Шрифт:
— За Петром Михайловичем сбегай, за Салтыковым.
— Он здесь.
Явился Пётр Михайлович.
— Ты вот что, — сказал государь, с ужасным вниманием пялясь в хозяйственную книгу. — Ты сходи к Аввакуму, скажи ему, пусть о Пашкове толком напишет. Да ещё скажи: довольно ему людей простодушных распугивать. Не куры. Мне говорили, где Аввакум побывал, там церкви пусты... Узнай всё и доложи о запустении, верно ли?
В комнату вбежал подьячий, быстрёхонько поклонился, раскрыл книгу.
— Вот, великий государь! В Домодедове осталось тринадцать петухов, двадцать девять куриц, сто сорок одна молодка.
— Это в остатке? — Лицо Алексея Михайловича стало серьёзно и даже озабоченно.
— В остатке, великий государь!
— Приплод не велик, но теперь, думаю, расплодятся, коль сто сорок молодок у них.
— Да уж расплодятся, великий государь.
14
Аввакум писал о Пашкове:
«В 169 Афонасей Пашков увёз из Даур Никанские земли два иноземца, Данилка да Ваську, а те люди вышли на государево имя в даурской земле в полк к казакам... Да он же, Афонасей, увёз из Острошков от Лариона Толбозина троих аманатов...
Да он же увёз 19 человек ясырю у казаков. А та землица без аманатов и досталь запустела...

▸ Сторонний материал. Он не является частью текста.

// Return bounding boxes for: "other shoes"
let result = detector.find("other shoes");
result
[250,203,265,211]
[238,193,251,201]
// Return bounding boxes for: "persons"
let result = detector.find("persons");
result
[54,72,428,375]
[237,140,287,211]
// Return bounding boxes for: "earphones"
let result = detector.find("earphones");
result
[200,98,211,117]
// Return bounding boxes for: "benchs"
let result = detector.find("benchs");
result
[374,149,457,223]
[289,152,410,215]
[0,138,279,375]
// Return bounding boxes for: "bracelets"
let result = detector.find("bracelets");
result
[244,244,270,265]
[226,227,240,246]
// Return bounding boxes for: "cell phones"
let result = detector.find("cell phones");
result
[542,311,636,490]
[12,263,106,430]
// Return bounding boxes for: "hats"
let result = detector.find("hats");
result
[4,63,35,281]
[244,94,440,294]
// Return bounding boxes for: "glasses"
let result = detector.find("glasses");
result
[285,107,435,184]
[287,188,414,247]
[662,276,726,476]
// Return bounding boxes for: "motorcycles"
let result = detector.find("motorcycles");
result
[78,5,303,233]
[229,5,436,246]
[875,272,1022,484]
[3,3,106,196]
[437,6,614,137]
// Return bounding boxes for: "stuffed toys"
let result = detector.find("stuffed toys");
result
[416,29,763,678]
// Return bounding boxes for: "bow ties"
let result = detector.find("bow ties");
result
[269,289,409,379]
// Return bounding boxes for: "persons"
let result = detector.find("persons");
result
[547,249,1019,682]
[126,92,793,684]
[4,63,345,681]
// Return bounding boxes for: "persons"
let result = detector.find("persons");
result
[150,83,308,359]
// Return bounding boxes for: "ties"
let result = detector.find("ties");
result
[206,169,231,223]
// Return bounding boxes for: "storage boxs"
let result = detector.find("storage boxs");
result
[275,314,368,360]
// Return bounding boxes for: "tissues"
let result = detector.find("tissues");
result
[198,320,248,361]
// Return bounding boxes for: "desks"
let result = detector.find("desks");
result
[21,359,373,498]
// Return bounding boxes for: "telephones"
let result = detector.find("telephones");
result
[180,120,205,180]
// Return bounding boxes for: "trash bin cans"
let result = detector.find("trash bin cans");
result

Да он же, Афонасей, живучи в даурской земли, служивых государевых людей не отпущаючи на промысел, чем им, бедным, питатися, переморил больше пяти сот человек голодною смертию...
Да он же, Афонасей Пашков, двух человек, Галахтиона и Михаила, бил кнутом за то, что один у него попросил есть, а другой молвил: «Краше бы сего житья смерть!» И он, бив за то кнутом, послал нагих за реку мухам на съеденье и, держав сутки, взял назад. И потом Михайло умер, а Галахтиона Матюшке Зыряну велел Пашков в пустой бане прибить палкою...»
И о других многих злодействах, нелепых, страшных, поведал Аввакум.
Закончив писаньице, сказал Анастасии Марковне:
— Знать, пронесло грозу над нами. Пашкову-горемыке достанется. Поделом, а ведь жалко дурака.
— Что его-то жалеть, зверя? — сказала Анастасия Марковна. — Жалко благодетельниц Фёклу Симеоновну да Евдокию Кирилловну.
Вот уж ко времени помянула!
Дверь отворилась вдруг, и вошёл... Афанасий Филиппович Пашков.
Взошло бы солнце среди ночи, меньше было бы дива.
Анастасия Марковна шею вытянула, руки подняла, но забыла опустить. Аввакум щурил глаза и головой от света отстранялся, чтоб разглядеть: не поблазнилось?
— Я, батюшка! Собственной персоной, ахти окаянный Афанасий.
— Афанасий по-русски «бессмертный», — сказал Аввакум.
— А ты кто у нас по-русски?
— Я — «любовь Божия», Афанасий Филиппович.
— А Филипп тогда кто?
— «Любящий коней».
— Ты — Бога, а я, бессмертный, — коней, — Пашков улыбнулся.
Аввакум пришёл в себя, встал, поклонился бывшему воеводе.
— Заходи, Афанасий Филиппович, коли дело есть до нас, ничтожных. Уж очень лёгок ты на помине: челобитную царю пишу о деяниях твоих. Не Пётр ли Михайлович шепнул тебе об этой челобитной?
Пашков, седенький, лицом белый, улыбнулся протопопу своими синими глазами, ужасными, когда тиранство творилось.
— Просить тебя пришёл, батюшка Аввакум. В Даурах все трепетали предо мной, один ты перечил, к Богу о правде взывая. Сильнее ты меня, батюшка.
— Бог сильнее, Афанасий! Бог!
— Бог-то Бог... По-твоему получается. Постриги меня, как грозил.
— Опалы боишься?
— Боюсь, батюшка. Коли царь возьмётся разорять, так разорит всё моё гнездо. На сыне моём, сам знаешь, вины большой нет, на внучатах... Ты уж смилуйся, постриги меня.
Встал на колени.
— Не передо мною! — крикнул Аввакум. — Перед Господом!
Указал дланью на икону Спаса.
— Ему кланяйся!
Пашков на коленях прошёл через горницу, у божницы поднялся, приложился к образу.
— То-то, — сказал Аввакум. — Постричь — постригу, с великою радостью в сердце. Но Фёкла-то Симеоновна готова от мира отречься?
— У нас уговор. В один день пострижёмся.
— Накладываю на тебя трёхдневный пост, через три дня приходи.